Wednesday, January 18, 2012

Patterns of Contact & Communication in Scientific Research Collaboration

Summary:
The authors of this paper describe the influence of physical proximity on the development of collaborative relationships between scientific researchers and on the execution of their work. Generally, this paper proves that the nature of collaborative work relationships can help to implement technologies to support collaborative research. Therefore, this paper is divided in two sections:
  1. Examination of physical proximity: In this case, they examine the role of physical proximity in the collaborative process. There are some mechanisms underlying the relationship between proximity and collaboration. These mechanisms are the availability of frequent, high quality, and low-cost communication that facilitates the development of ideas and the execution of collaborative tasks. Thus, they research on the relationship between some research collaborations and physical proximity. Consequently, they prove that among researchers in different departments, pairs of researchers who were on the same floor with frequently talking to each other have more collaborations than the farther researchers. They also prove that high quality metric in informal communication is effective in collaboration between researchers. Finally, they show that the cost of communication is as important as the other factors. Obviously, this cost is nothing when researchers are physically close to each other; so, they have more collaborations in this way.

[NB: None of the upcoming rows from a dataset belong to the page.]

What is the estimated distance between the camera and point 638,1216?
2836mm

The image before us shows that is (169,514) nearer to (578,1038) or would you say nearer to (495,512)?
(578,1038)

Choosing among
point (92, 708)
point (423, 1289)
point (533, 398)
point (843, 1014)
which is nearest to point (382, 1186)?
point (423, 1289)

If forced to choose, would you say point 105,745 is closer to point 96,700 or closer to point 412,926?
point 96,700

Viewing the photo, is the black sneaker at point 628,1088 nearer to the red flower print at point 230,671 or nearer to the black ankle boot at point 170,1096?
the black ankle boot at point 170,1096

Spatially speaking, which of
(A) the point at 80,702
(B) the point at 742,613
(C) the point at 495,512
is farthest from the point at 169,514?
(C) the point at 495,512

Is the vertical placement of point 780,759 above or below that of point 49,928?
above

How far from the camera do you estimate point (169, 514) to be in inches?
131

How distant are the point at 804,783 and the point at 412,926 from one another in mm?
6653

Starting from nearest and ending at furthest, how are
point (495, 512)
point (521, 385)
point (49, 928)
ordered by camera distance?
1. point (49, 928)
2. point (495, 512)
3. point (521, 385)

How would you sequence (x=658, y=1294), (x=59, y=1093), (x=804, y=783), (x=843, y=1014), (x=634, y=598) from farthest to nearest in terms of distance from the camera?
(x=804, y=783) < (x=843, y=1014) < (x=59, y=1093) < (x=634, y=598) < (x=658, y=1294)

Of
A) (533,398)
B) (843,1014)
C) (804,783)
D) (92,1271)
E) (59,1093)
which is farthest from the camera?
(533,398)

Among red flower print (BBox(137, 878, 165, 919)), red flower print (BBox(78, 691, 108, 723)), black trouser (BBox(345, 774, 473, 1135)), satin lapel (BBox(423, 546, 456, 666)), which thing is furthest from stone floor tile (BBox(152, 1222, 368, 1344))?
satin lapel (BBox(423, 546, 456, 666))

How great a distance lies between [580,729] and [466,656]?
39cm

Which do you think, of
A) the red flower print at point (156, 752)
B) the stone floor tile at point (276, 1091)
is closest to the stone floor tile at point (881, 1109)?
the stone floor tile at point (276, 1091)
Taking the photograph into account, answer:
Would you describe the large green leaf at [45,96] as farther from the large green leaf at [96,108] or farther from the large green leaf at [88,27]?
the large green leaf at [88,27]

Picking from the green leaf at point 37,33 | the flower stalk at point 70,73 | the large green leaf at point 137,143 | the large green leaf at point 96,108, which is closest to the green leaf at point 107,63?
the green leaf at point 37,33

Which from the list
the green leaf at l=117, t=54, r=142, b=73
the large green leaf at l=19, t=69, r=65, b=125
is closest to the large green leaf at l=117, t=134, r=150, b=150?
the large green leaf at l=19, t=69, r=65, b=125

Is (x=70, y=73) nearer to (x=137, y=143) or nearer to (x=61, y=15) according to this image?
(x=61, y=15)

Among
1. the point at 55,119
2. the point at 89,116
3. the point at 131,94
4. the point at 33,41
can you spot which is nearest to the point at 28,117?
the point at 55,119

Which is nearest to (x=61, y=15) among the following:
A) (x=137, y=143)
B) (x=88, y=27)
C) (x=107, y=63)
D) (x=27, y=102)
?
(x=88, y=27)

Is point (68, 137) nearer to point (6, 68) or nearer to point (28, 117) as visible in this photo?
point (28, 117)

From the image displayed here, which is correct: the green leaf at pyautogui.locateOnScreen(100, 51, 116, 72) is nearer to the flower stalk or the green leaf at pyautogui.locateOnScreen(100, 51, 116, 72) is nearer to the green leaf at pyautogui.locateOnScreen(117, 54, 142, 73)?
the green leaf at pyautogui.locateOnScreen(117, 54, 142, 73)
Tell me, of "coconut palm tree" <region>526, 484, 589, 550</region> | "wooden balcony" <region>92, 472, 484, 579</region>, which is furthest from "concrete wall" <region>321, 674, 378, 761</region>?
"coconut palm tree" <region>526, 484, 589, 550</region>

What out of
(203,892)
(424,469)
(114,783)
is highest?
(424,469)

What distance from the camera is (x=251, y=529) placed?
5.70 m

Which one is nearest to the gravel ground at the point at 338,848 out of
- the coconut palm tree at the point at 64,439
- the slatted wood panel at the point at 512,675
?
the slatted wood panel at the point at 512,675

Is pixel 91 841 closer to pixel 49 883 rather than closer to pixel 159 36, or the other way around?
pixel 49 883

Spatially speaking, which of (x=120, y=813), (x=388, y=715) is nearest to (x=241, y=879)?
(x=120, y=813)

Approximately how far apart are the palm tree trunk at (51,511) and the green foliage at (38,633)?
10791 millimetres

  2. Implications for technology for collaborative work: The authors' view is that communication technologies that allow free-form interaction in real-time and time-shifted modes to substitute for, and even to augment, physical proximity are likely to yield great benefits. Therefore, they address the three needs of distributed work teams: communication tools, management tools, task-oriented tools. According to the mentioned metrics of physical proximity, they claim that the communication technology should be cheap, frequent, and spontaneous enough that collaborators can be in touch easily.
My Idea:
As this paper was as old as the two others, but I found it more academic. In introduction, I highlighted a sentence which was very nice for me: "Science is a fundamentally social process". I think that all the paper was based on this fact. The authors firstly examined the metrics of collaboration between researchers, then concluded that technology should have those metrics that is a good flow from real-worl facts to technology progress.